A former anti-Islamic State fighter who helped with the "cruel and hideous cover-up" of the murder of a 22-year-old man is set to be released from jail.
Ashley Mitchell Scott Dyball has been handed a three-year jail sentence for improperly interfering with the corpse of cannabis dealer Samuel Thompson.
But Dyball will be released immediately because he has already spent three-and-a-half years in custody.
A jury handed down the guilty verdict on Tuesday, while finding Dyball not guilty of Mr Thompson's murder.
Brisbane Supreme Court Justice Martin Burns sentenced the 28-year-old on Wednesday to three years in jail for helping to conceal a "most serious crime" committed by another dealer Roberto Vincenzo Boscaino.
Mr Thompson - who made thousands from selling cannabis - was brutally murdered at Boscaino's house on March 7, 2017.
Dyball helped put the body in a toolbox on the back of Boscaino's ute before the men drove to Beerburrum State Forest, north of Brisbane.
There they buried the corpse in a shallow grave next to a tomahawk.
It was only found more than three weeks later when Dyball took police to the general vicinity.
In the meantime Mr Thompson's family had appealed for anyone with information about the disappearance to come forward.
His father Bruce Thompson told the Brisbane Supreme Court on Wednesday Dyball's cover-up robbed "Sam of any dignity and us of any closure for near on four weeks".
"Not even animals treat their dead that way," he told Dyball.
"When we pleaded with the public ... you then could have come forward to relieve our pain and our suffering.
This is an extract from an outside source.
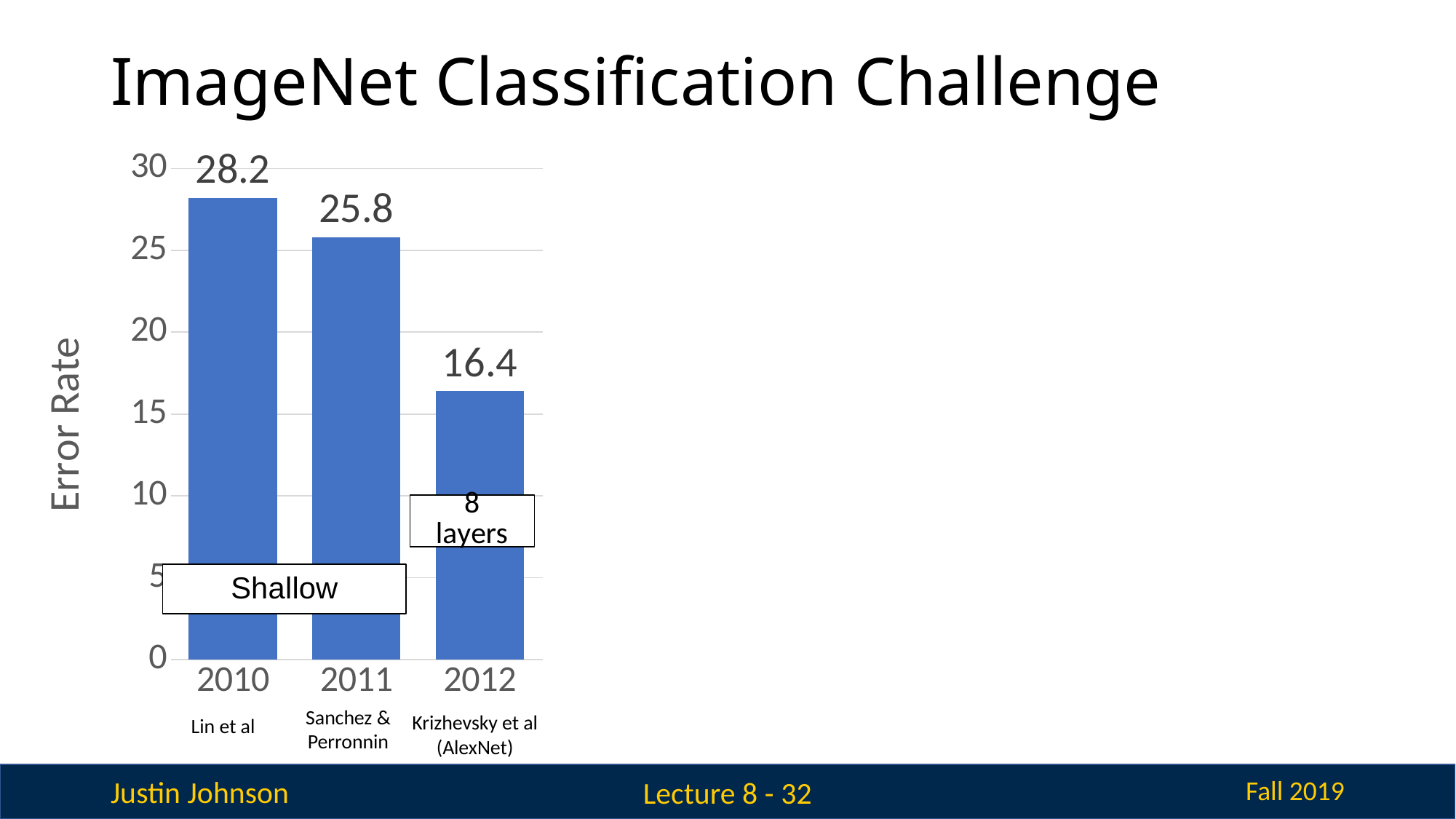
Which year has the lowest error rate? 2012 What is the error rate for 2011? 25.8 What kind of chart is shown on the slide? bar chart Is the error rate for 2012 greater or less than 20? less Which year has the highest error rate? 2010 Which has a higher error rate, 2011 or 2012? 2011 What is the error rate for 2010? 28.2 What is the difference in error rate between 2010 and 2012? 11.8 What is the error rate for 2012? 16.4 How many years are shown on the x axis? 3 Does the error rate rise or fall from 2010 to 2012? fall What is the difference in error rate between 2010 and 2011? 2.4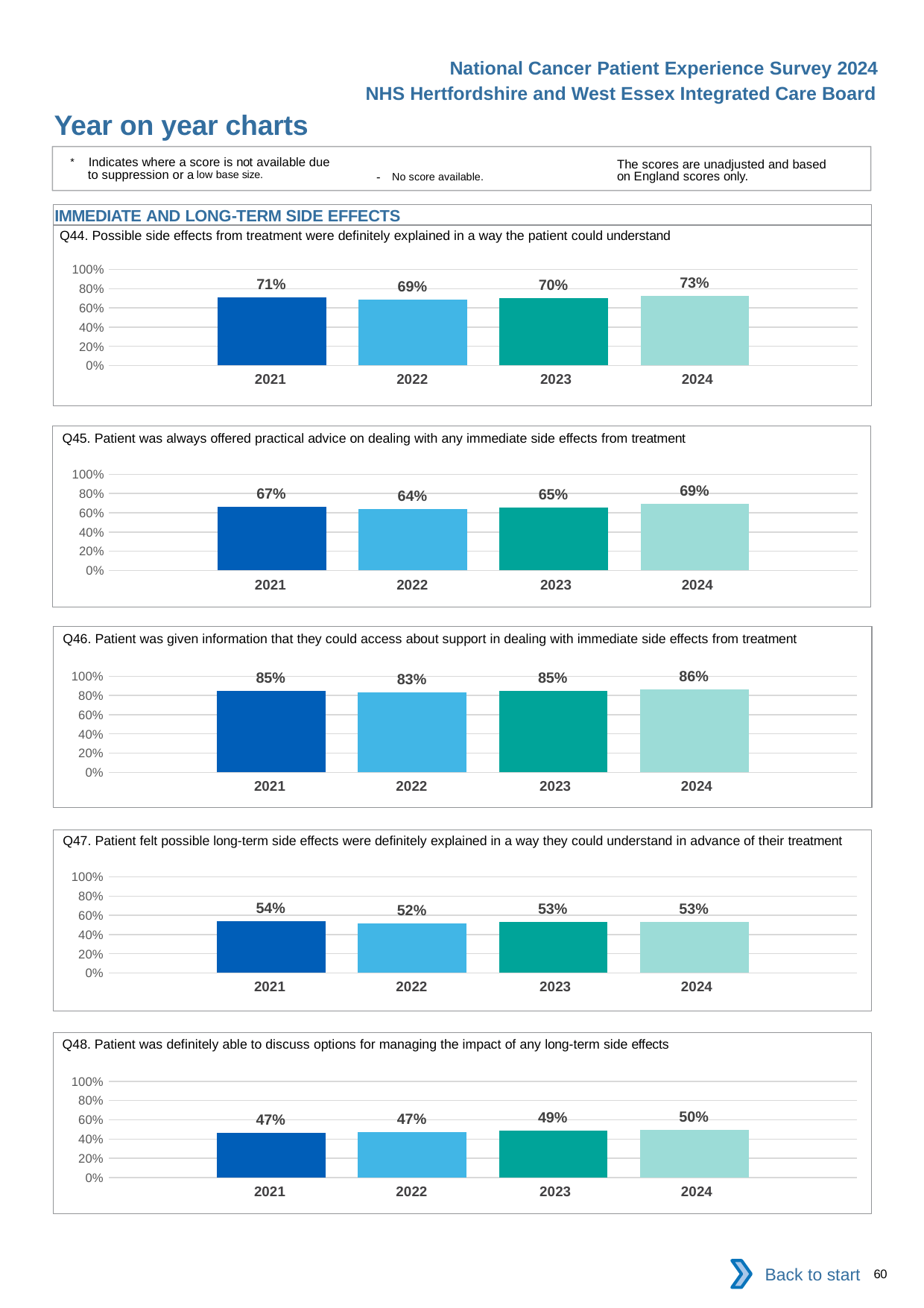
What kind of chart is the Q46 chart? bar chart In the Q45 chart, how many years are plotted? 4 In the Q48 chart, is the value for 2024 greater or less than 40%? greater In the Q44 chart, what is the value for 2024? 73% In the Q46 chart, what is the difference between the 2024 and 2022 values? 3% In the Q47 chart, which year has the highest value? 2021 In the Q47 chart, what is the difference between the 2021 and 2022 values? 2% In the Q45 chart, what is the value for 2021? 67% In the Q45 chart, which year has the lowest value? 2022 What is the section heading above the Q44 chart? IMMEDIATE AND LONG-TERM SIDE EFFECTS In the Q48 chart, what is the value for 2023? 49% In the Q44 chart, is the value for 2021 larger or smaller than the value for 2022? larger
You chose not to, and for that I hate you," he added.
"He (Dyball) put the family through hell and he did that knowingly," Justice Burns said in sentencing Dyball.
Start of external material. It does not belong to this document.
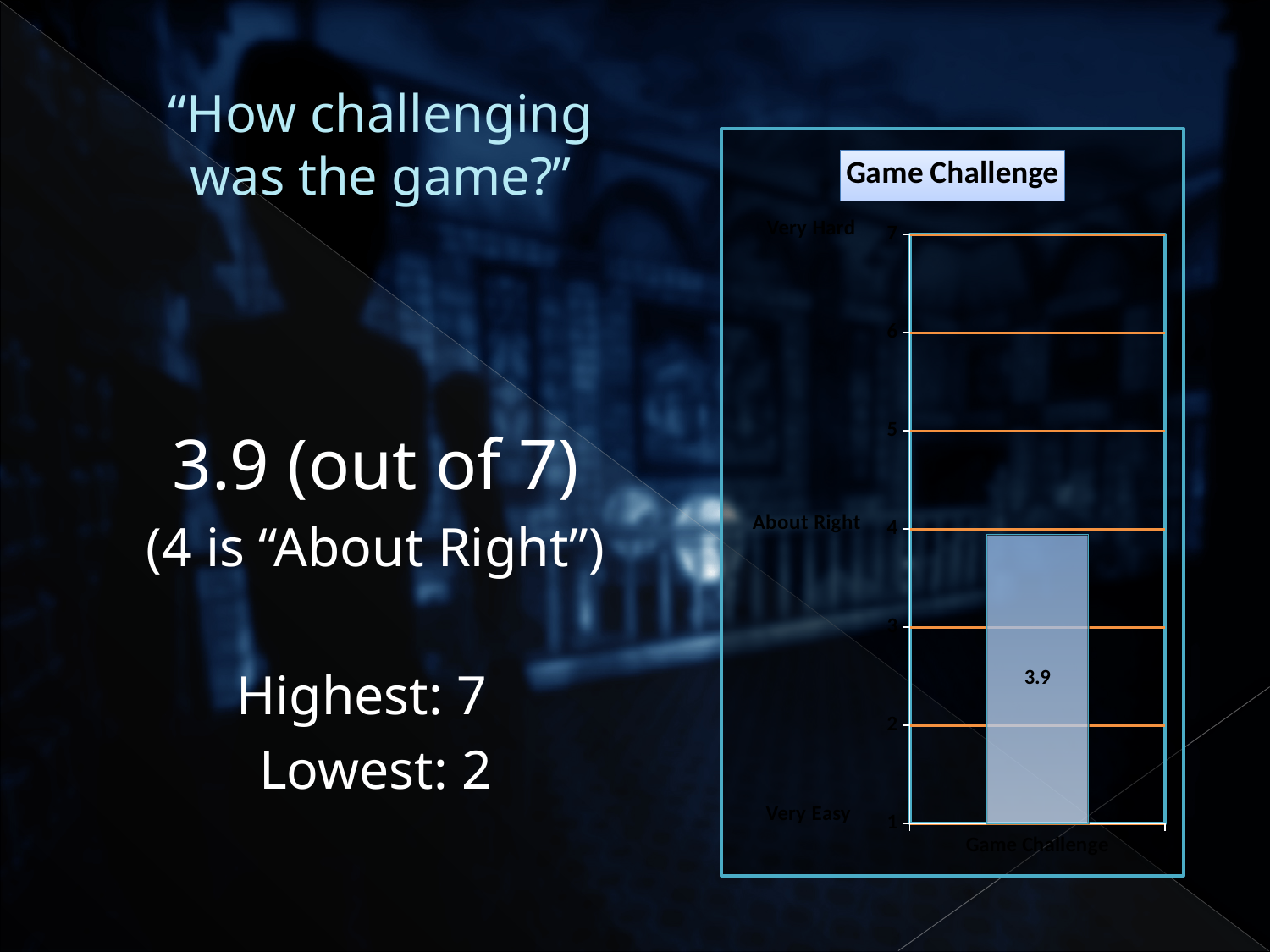
Which axis label appears next to the value 4 on the vertical axis? About Right What is the lowest value shown on the chart's vertical axis? 1 Which axis label appears next to the value 7 on the vertical axis? Very Hard What is the value of the Game Challenge bar? 3.9 Which axis label appears next to the value 1 on the vertical axis? Very Easy How many bars are plotted in the chart? 1 Is the value of the Game Challenge bar greater or less than 3? greater What type of chart is shown on the slide? bar chart What is the category label shown under the bar on the horizontal axis? Game Challenge What is the highest value shown on the chart's vertical axis? 7 What is the title of the chart? Game Challenge Is the value of the Game Challenge bar greater or less than 4? less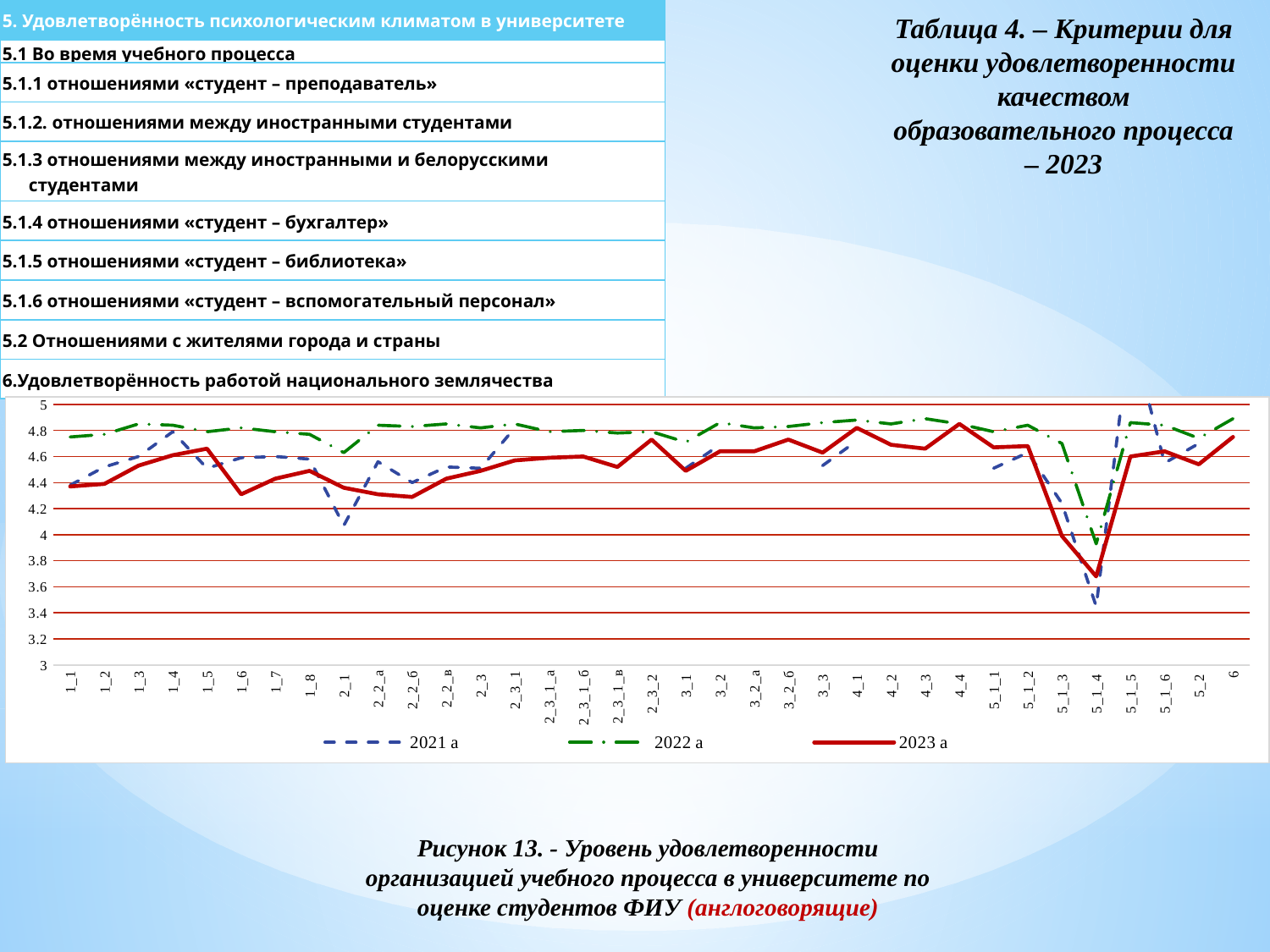
Is the value of the 2023 a series at 1_6 greater or less than 4.6? less Does the 2023 a series rise or fall from 5_1_2 to 5_1_4? fall Is the value of the 2021 a series at 2_1 greater or less than 4.4? less How many series does the chart legend list? 3 At which category does the 2023 a series reach its lowest value? 5_1_4 Is the value of the 2022 a series at 1_1 greater or less than 4.6? greater At category 1_1, which series has the larger value: 2022 a or 2023 a? 2022 a At which category does the 2021 a series reach its lowest value? 5_1_4 What kind of chart is shown on the slide? line chart How many categories are shown along the x axis of the chart? 35 Which series are listed in the chart legend? 2021 a, 2022 a, 2023 a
Agreeing with Bruce Thompson's description of the cover-up as "cruel and hideous", Justice Burns said he could only imagine the family's anguish.
"That would only have been compounded when they learned much later that his body had been subject to the indignities that you and Mr Boscaino visited upon it," he added.
The trial heard Mr Thompson died in a "particularly brutal" manner - either from a deep facial wound inflicted by a tomahawk or from being strangled.
Boscaino was sentenced to life in prison in December after being found guilty in a separate trial of murdering Mr Thompson. He pleaded guilty to a charge of interfering with a corpse, along with drug and weapons offences.
Defence barrister Angus Edwards said Dyball - who fought with Kurdish forces against Islamic State in Syria in 2015 - had admitted "his behaviour that day was disgusting".
He said Dyball has written a letter to Mr Thompson's family expressing his remorse.
In the letter he expressed regret for his actions, saying on reflection he should have gone to police immediately.
Dyball pleaded guilty during Wednesday's court proceedings to an additional charge of possessing a "minute quantity of cocaine".
The white powder was found when police executed a search warrant at his house in March 2017.